Trechos de uma história sem fim

Tentei mergulhar em Saturno para fugir das aflições e das estrelas, mas me senti um astronauta: eu conseguia flutuar pelas curvas do meu próprio Sonhar. Se era a imaginação pregando peças ou uma viagem interestelar, restou apenas a sensação de enxergar nada mais além do Sol se entregando ao deleite do mar.

As primeiras nuvens da noite logo se transformaram em meus pés. Estar em um corpo era quase como vestir o céu. Logo percebi que a vida não se limita a sistematização do Tempo. Na mão esquerda eu segurava uma bolha com a idade do universo: com todas as memórias de todos os seres que existiram. Na outra mão uma bolha com a idade do futuro: constituída de sonhos e desejos. O universo não é eterno - concluí enquanto vivia o presente.

Seres sem forma me saudaram enquanto eu corria pelos céus como uma criança alcança pela primeira vez o último andar de um escorregador. Há muito mais – eles me disseram – Há muito mais lá em cima! Olhei para baixo e o mar refletia as estrelas, olhei para cima e contemplei as mesmas estrelas, então respondi: O que está em cima é como o que está embaixo. Eles riram – você passou no nosso teste bobo. Então brincamos a noite toda, eu e os seres sem forma, brincamos de sermos eternos.

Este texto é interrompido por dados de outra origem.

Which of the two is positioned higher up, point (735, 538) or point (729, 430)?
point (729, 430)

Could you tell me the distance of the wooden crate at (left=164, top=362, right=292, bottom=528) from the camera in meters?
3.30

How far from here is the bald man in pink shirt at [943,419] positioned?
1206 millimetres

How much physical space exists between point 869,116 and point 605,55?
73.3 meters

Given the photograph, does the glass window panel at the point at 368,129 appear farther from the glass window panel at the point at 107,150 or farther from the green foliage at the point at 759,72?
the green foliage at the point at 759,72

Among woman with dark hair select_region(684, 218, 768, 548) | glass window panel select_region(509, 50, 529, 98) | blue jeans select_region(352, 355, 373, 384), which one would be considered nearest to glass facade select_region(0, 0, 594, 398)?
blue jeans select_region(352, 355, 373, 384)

Jogamos futebol com as bolhas do Tempo. Brincamos de correr nos anéis de Saturno. Descobrimos o gosto das nuvens e roubamos penas das asas de anjos. Quando o cansaço abarcou nossos corpos inorgânicos, deitamos num cometa. E eles me ensinaram sobre o amor:

-Tudo que está vivo… organismos lutando e reproduzindo, as partículas atômicas, todas as espécies, planetas e sóis… É tudo sobre atração. É como tudo se mantém junto. Os primeiros organismos da Terra há bilhões de anos atrás vieram da água - símbolo e regente da emoção. É o amor que cria e mantém sistemas solares, é o amor primitivo que instiga as espécies a se reproduzirem, e é o amor divino que transcende o ser humano a mais alta Sabedoria. Agora vá, minha criança. Viva, sorria, chore, e nunca esqueça de amar mesmo que não tenha alguém para amar. Apenas ame como um ato de respiração e este amor trará Vida Eterna a sua breve mortalidade.

Senti-me rodopiando enquanto perdia altitude e entrava na atmosfera da Terra. As estrelas perderam tamanho. Meus braços tocaram as nuvens: eu estava de volta. Virei-me e vislumbrei meu corpo na cama, adormecido, aquele era realmente eu? Tão perecível. Tão passível de erros. Tão entregue as emoções. Este corpo é apenas um fractal de milhões de outros que formam minha alma. Abri os olhos físicos e senti aquelas últimas palavras sobre viver e amar vibrarem todos os meus corpos como um mantra.

-As estrelas estão fixas no vácuo sombrio do universo porque amam como uma respiração - sussurrei de olhos fechados - eu ainda via as estrelas.